Selain itu, kue salju juga kerap dianggap sebagai salah satu menu wajib kue kering Lebaran bagi sebagian orang. Ada pula lidah kucing yang dikenal dengan rasa gurih dan tekstur renyah.
Dalam daftar contoh kue kering yang disebut laris, beberapa nama yang muncul antara lain nastar, kastengel, putri salju, lidah kucing, serta brownis mini. Kue-kue tersebut dinilai diminati banyak kalangan, terutama saat perayaan seperti Lebaran.
Dari sisi peluang usaha, bisnis kue kering disebut menarik karena permintaannya cenderung tinggi menjelang momen spesial, seperti Lebaran, Natal, atau acara keluarga. Kondisi ini membuat potensi keuntungan dinilai cukup besar.
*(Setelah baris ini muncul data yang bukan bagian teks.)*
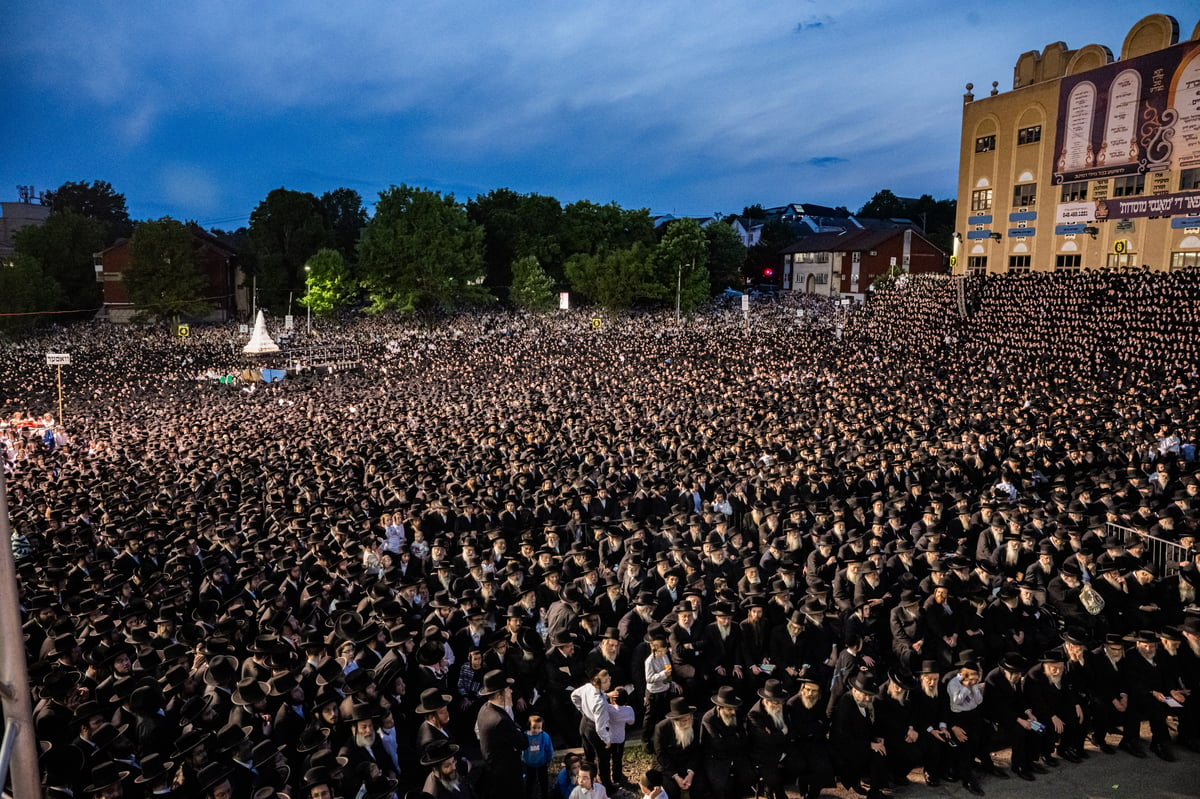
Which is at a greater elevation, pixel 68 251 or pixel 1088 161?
pixel 1088 161

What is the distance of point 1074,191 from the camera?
36.3 meters

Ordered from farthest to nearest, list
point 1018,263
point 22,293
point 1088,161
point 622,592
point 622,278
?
point 622,278
point 22,293
point 1018,263
point 1088,161
point 622,592

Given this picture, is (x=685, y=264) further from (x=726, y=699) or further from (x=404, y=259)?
(x=726, y=699)

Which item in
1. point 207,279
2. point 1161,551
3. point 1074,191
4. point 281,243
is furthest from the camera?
point 281,243

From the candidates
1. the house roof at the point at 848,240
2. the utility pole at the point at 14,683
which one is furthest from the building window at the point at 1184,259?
the utility pole at the point at 14,683

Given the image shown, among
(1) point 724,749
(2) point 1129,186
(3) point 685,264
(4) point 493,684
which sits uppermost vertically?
(2) point 1129,186

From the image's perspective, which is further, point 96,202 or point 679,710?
point 96,202

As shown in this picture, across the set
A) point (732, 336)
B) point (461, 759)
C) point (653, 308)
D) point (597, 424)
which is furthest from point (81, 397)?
point (653, 308)

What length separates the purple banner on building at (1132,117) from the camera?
30.3 metres

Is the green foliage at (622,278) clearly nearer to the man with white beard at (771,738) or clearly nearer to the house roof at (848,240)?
the house roof at (848,240)

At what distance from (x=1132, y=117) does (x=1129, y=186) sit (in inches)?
114

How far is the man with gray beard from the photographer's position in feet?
21.1

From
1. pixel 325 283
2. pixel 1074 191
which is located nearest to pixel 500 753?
pixel 1074 191

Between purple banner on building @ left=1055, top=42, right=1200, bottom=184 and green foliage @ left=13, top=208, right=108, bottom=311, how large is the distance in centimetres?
5938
Untuk menentukan harga jual, pelaku usaha disarankan mempertimbangkan biaya bahan baku, waktu pembuatan, pengemasan, serta menetapkan margin keuntungan yang wajar agar tetap kompetitif. Kemasan juga menjadi perhatian karena kemasan yang menarik dapat meningkatkan daya tarik produk, terutama bila kue kering ditujukan sebagai hadiah atau parcel.
Adapun strategi pemasaran yang dapat dilakukan antara lain memanfaatkan media sosial dan marketplace, serta menawarkan produk ke lingkungan terdekat seperti tetangga atau rekan kerja. Promo paket hemat atau diskon pre-order juga disebut dapat membantu meningkatkan penjualan.